Federal & Postal Disability Retirement: The Agency’s Options Letter

Options presented in life often depend upon the preparatory avenues previously correlated over months and years in reaching such a point and destination; alternatives and the plenitude of opportunities rarely “just happen”, and like the football team which seemingly seamlessly executes its game plan, the practiced work left unseen behind the scenes is what allows for the openings to occur, both in sports jargon as well as in business life.

Whether the limits of available alternatives are constrained by the apparently known universe, or continue without knowledge, matters little; for, in choosing from a list of openings, one must know the menu before placing an order.  Thus, can a person choose a sixth option when presented with only five?  Or does lack of knowledge and negation of foresight delimit the available resources untapped and unencumbered?

For Federal employees and U.S. Postal workers, there is often that dreaded “options letter” which the Federal agency or the Postal Service issues, as if the universe of actions to be considered is restrained by the content of the issuance serving the needs of self-interest, and not with concern for the Federal or Postal employee.  Such options presented by the Federal agency or the U.S. Postal Service are often 3:  Come back to work; seek accommodations; or resign.
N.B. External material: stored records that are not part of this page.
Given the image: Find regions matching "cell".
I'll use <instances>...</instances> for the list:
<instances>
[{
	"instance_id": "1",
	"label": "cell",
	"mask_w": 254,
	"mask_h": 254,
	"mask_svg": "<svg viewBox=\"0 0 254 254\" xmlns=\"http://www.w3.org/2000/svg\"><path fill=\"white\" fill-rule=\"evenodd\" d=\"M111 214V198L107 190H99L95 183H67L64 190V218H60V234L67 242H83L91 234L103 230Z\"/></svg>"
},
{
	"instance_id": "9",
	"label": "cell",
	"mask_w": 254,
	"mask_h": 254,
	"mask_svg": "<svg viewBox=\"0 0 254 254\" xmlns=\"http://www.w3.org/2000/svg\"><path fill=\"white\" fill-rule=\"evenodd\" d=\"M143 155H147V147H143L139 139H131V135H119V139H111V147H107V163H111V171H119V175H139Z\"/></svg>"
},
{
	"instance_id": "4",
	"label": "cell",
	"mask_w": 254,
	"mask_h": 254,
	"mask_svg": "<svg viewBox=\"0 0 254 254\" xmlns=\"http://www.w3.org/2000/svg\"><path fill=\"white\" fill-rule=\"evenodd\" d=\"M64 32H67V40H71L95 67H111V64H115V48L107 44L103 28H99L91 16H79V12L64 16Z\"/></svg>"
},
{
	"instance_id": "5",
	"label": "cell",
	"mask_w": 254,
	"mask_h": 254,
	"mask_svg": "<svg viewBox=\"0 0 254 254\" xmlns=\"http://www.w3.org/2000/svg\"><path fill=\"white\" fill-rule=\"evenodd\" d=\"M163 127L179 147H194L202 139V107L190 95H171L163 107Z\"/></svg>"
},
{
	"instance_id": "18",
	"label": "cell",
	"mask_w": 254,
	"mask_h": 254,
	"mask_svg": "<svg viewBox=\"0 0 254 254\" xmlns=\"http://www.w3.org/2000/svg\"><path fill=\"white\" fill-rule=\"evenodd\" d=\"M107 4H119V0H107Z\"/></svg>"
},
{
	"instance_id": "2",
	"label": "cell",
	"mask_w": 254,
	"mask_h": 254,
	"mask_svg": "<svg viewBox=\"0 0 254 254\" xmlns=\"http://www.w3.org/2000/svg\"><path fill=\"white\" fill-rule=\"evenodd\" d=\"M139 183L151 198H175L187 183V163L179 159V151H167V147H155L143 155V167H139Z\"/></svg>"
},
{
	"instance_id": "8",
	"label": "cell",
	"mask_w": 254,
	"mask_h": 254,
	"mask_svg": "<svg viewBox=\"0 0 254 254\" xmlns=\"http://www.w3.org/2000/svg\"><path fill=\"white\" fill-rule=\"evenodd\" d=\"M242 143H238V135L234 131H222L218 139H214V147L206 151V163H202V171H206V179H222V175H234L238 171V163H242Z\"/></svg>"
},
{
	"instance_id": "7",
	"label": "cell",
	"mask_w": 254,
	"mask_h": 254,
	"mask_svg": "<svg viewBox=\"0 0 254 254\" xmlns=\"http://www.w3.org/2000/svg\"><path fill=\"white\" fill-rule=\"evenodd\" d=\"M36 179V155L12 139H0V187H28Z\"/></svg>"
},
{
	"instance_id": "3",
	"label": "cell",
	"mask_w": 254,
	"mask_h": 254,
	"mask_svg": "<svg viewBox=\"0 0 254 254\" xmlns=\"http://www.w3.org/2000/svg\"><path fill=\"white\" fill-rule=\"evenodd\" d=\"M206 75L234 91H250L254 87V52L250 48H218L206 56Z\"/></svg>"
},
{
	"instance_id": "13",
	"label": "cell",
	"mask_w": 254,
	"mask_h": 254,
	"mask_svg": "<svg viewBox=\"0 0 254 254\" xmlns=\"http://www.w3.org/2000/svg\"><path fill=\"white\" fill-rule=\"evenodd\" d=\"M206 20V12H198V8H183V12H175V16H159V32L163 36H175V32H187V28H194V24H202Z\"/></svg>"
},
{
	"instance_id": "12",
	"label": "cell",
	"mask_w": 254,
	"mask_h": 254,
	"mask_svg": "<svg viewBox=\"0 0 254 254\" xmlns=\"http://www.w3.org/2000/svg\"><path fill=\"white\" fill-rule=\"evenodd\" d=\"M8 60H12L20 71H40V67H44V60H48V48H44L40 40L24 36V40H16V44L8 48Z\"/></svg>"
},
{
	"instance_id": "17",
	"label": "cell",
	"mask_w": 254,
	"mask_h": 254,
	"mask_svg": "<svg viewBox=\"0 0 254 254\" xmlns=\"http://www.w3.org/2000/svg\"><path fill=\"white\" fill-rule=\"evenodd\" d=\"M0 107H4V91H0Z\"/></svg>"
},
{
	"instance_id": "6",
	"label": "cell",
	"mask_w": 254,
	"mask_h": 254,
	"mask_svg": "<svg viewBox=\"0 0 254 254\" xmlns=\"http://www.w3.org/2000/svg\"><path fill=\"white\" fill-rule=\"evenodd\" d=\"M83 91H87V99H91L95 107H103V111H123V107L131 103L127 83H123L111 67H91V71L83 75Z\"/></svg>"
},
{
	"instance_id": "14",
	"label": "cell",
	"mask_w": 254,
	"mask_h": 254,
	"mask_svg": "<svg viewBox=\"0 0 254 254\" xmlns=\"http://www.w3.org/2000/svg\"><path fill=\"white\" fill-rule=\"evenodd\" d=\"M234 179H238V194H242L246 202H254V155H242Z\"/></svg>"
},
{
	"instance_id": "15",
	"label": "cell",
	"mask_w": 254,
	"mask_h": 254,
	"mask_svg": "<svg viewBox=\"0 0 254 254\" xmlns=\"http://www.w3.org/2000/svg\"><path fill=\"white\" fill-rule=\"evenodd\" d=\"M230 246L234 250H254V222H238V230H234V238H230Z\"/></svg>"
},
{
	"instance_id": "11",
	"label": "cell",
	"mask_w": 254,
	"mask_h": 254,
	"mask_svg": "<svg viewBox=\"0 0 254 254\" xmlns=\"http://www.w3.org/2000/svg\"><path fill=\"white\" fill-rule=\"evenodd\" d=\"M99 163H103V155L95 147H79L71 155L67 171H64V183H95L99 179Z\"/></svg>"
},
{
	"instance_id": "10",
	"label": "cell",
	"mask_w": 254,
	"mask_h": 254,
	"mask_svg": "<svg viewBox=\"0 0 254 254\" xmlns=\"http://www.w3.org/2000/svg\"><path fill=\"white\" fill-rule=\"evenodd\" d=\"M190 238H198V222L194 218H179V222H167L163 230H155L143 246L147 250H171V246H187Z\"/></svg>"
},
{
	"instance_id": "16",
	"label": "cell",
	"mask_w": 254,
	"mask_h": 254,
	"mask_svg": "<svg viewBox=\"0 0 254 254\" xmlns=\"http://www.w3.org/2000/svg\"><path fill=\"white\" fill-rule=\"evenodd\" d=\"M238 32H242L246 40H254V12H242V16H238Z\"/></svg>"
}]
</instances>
For Federal and Postal employees who suffer from a medical condition, such that the medical condition has resulted in exhaustion of Sick Leave, Annual Leave, and all FMLA benefits, the refusal by the agency or the U.S.P.S. to extend the granting of LWOP is often accompanied by the threat of sanctions, punitive actions and placement of the Federal or Postal employee upon AWOL status.
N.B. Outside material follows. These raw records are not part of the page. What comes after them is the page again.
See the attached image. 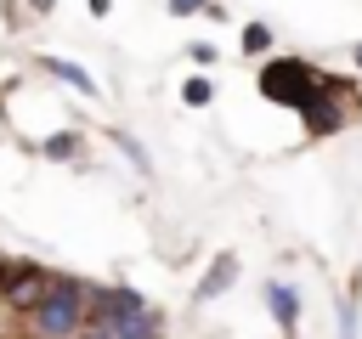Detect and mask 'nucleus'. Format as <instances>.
Masks as SVG:
<instances>
[{
	"mask_svg": "<svg viewBox=\"0 0 362 339\" xmlns=\"http://www.w3.org/2000/svg\"><path fill=\"white\" fill-rule=\"evenodd\" d=\"M17 322H23V339H85V328H90V282L57 271L45 299L34 311H23Z\"/></svg>",
	"mask_w": 362,
	"mask_h": 339,
	"instance_id": "1",
	"label": "nucleus"
},
{
	"mask_svg": "<svg viewBox=\"0 0 362 339\" xmlns=\"http://www.w3.org/2000/svg\"><path fill=\"white\" fill-rule=\"evenodd\" d=\"M90 322L113 339H164V316L124 282H90Z\"/></svg>",
	"mask_w": 362,
	"mask_h": 339,
	"instance_id": "2",
	"label": "nucleus"
},
{
	"mask_svg": "<svg viewBox=\"0 0 362 339\" xmlns=\"http://www.w3.org/2000/svg\"><path fill=\"white\" fill-rule=\"evenodd\" d=\"M317 90H322V73H317L311 62H300V56H272V62L260 68V96L277 102V107H294V113H300Z\"/></svg>",
	"mask_w": 362,
	"mask_h": 339,
	"instance_id": "3",
	"label": "nucleus"
},
{
	"mask_svg": "<svg viewBox=\"0 0 362 339\" xmlns=\"http://www.w3.org/2000/svg\"><path fill=\"white\" fill-rule=\"evenodd\" d=\"M51 282H57V271L40 266V260H0V305H6L11 316L34 311Z\"/></svg>",
	"mask_w": 362,
	"mask_h": 339,
	"instance_id": "4",
	"label": "nucleus"
},
{
	"mask_svg": "<svg viewBox=\"0 0 362 339\" xmlns=\"http://www.w3.org/2000/svg\"><path fill=\"white\" fill-rule=\"evenodd\" d=\"M266 305H272V322L294 339V328H300V294L288 282H266Z\"/></svg>",
	"mask_w": 362,
	"mask_h": 339,
	"instance_id": "5",
	"label": "nucleus"
},
{
	"mask_svg": "<svg viewBox=\"0 0 362 339\" xmlns=\"http://www.w3.org/2000/svg\"><path fill=\"white\" fill-rule=\"evenodd\" d=\"M232 282H238V254H215V260H209V277L198 282V294H192V299L204 305V299H215V294H226Z\"/></svg>",
	"mask_w": 362,
	"mask_h": 339,
	"instance_id": "6",
	"label": "nucleus"
},
{
	"mask_svg": "<svg viewBox=\"0 0 362 339\" xmlns=\"http://www.w3.org/2000/svg\"><path fill=\"white\" fill-rule=\"evenodd\" d=\"M243 51H249V56H266V51H272V28H266V23H249V28H243Z\"/></svg>",
	"mask_w": 362,
	"mask_h": 339,
	"instance_id": "7",
	"label": "nucleus"
},
{
	"mask_svg": "<svg viewBox=\"0 0 362 339\" xmlns=\"http://www.w3.org/2000/svg\"><path fill=\"white\" fill-rule=\"evenodd\" d=\"M45 68H51L57 79H68L74 90H96V85H90V73H85V68H74V62H45Z\"/></svg>",
	"mask_w": 362,
	"mask_h": 339,
	"instance_id": "8",
	"label": "nucleus"
},
{
	"mask_svg": "<svg viewBox=\"0 0 362 339\" xmlns=\"http://www.w3.org/2000/svg\"><path fill=\"white\" fill-rule=\"evenodd\" d=\"M181 96H187V107H204V102L215 96V85H209V79L198 73V79H187V85H181Z\"/></svg>",
	"mask_w": 362,
	"mask_h": 339,
	"instance_id": "9",
	"label": "nucleus"
},
{
	"mask_svg": "<svg viewBox=\"0 0 362 339\" xmlns=\"http://www.w3.org/2000/svg\"><path fill=\"white\" fill-rule=\"evenodd\" d=\"M74 147H79L74 136H51V141H45V153H51V158H74Z\"/></svg>",
	"mask_w": 362,
	"mask_h": 339,
	"instance_id": "10",
	"label": "nucleus"
},
{
	"mask_svg": "<svg viewBox=\"0 0 362 339\" xmlns=\"http://www.w3.org/2000/svg\"><path fill=\"white\" fill-rule=\"evenodd\" d=\"M204 6H209V0H170V11H175V17H192V11H204Z\"/></svg>",
	"mask_w": 362,
	"mask_h": 339,
	"instance_id": "11",
	"label": "nucleus"
},
{
	"mask_svg": "<svg viewBox=\"0 0 362 339\" xmlns=\"http://www.w3.org/2000/svg\"><path fill=\"white\" fill-rule=\"evenodd\" d=\"M85 339H113V333H107V328H96V322H90V328H85Z\"/></svg>",
	"mask_w": 362,
	"mask_h": 339,
	"instance_id": "12",
	"label": "nucleus"
},
{
	"mask_svg": "<svg viewBox=\"0 0 362 339\" xmlns=\"http://www.w3.org/2000/svg\"><path fill=\"white\" fill-rule=\"evenodd\" d=\"M356 68H362V40H356Z\"/></svg>",
	"mask_w": 362,
	"mask_h": 339,
	"instance_id": "13",
	"label": "nucleus"
}]
</instances>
The options presented are thus onerous and unreasonable; for, as Option 1 is untenable (the medical condition prevents the Federal or Postal employee from coming back, and the agency and the U.S. Postal services knows this, as otherwise Sick Leave, Annual Leave and FMLA would not have been unnecessarily exhausted), and Option 2 (seek accommodations) is somewhat of a “given”, it is Option 3 (resignation) which the Federal agency and the U.S. Postal Service hope and expect the Federal or Postal employee to initiate.
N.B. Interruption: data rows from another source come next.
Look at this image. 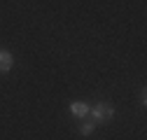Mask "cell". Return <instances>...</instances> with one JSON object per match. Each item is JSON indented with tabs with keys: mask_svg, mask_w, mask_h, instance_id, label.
Masks as SVG:
<instances>
[{
	"mask_svg": "<svg viewBox=\"0 0 147 140\" xmlns=\"http://www.w3.org/2000/svg\"><path fill=\"white\" fill-rule=\"evenodd\" d=\"M89 114L94 117V124H100V121H110L115 117V105H110V103H96L94 108L89 110Z\"/></svg>",
	"mask_w": 147,
	"mask_h": 140,
	"instance_id": "obj_1",
	"label": "cell"
},
{
	"mask_svg": "<svg viewBox=\"0 0 147 140\" xmlns=\"http://www.w3.org/2000/svg\"><path fill=\"white\" fill-rule=\"evenodd\" d=\"M91 110V105L84 103V100H75V103H70V112L75 114V117H86Z\"/></svg>",
	"mask_w": 147,
	"mask_h": 140,
	"instance_id": "obj_2",
	"label": "cell"
},
{
	"mask_svg": "<svg viewBox=\"0 0 147 140\" xmlns=\"http://www.w3.org/2000/svg\"><path fill=\"white\" fill-rule=\"evenodd\" d=\"M12 63H14V59H12V54L9 51H5V49H0V73H9V68H12Z\"/></svg>",
	"mask_w": 147,
	"mask_h": 140,
	"instance_id": "obj_3",
	"label": "cell"
},
{
	"mask_svg": "<svg viewBox=\"0 0 147 140\" xmlns=\"http://www.w3.org/2000/svg\"><path fill=\"white\" fill-rule=\"evenodd\" d=\"M94 131H96V124H94V121H84V124L80 126V133H82V135H91Z\"/></svg>",
	"mask_w": 147,
	"mask_h": 140,
	"instance_id": "obj_4",
	"label": "cell"
}]
</instances>
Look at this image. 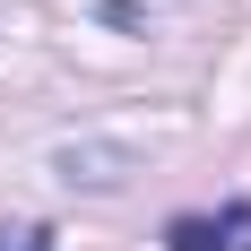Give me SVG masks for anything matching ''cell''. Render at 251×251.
<instances>
[{"label": "cell", "instance_id": "obj_1", "mask_svg": "<svg viewBox=\"0 0 251 251\" xmlns=\"http://www.w3.org/2000/svg\"><path fill=\"white\" fill-rule=\"evenodd\" d=\"M165 251H251V200H226L217 217H174Z\"/></svg>", "mask_w": 251, "mask_h": 251}, {"label": "cell", "instance_id": "obj_2", "mask_svg": "<svg viewBox=\"0 0 251 251\" xmlns=\"http://www.w3.org/2000/svg\"><path fill=\"white\" fill-rule=\"evenodd\" d=\"M122 174H139L130 148H61V182H87V191H113Z\"/></svg>", "mask_w": 251, "mask_h": 251}, {"label": "cell", "instance_id": "obj_3", "mask_svg": "<svg viewBox=\"0 0 251 251\" xmlns=\"http://www.w3.org/2000/svg\"><path fill=\"white\" fill-rule=\"evenodd\" d=\"M0 251H61V234H52V226H9Z\"/></svg>", "mask_w": 251, "mask_h": 251}]
</instances>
Such an option allows for the least amount of thought and effort by the Federal agency, and it is this expectation, along with the threat of placing the Federal or Postal employee with imposition of AWOL status, that often wins.  But are there other options besides the ones presented by the Federal agency or the U.S. Postal Service? Perhaps.  But as life’s choices are revealed only through knowledge and wisdom, it is the one who seeks the avenues of counsel who discovers that universes besides the insular one within the parameters of the Milky Way portend of other life on planets yet undiscovered.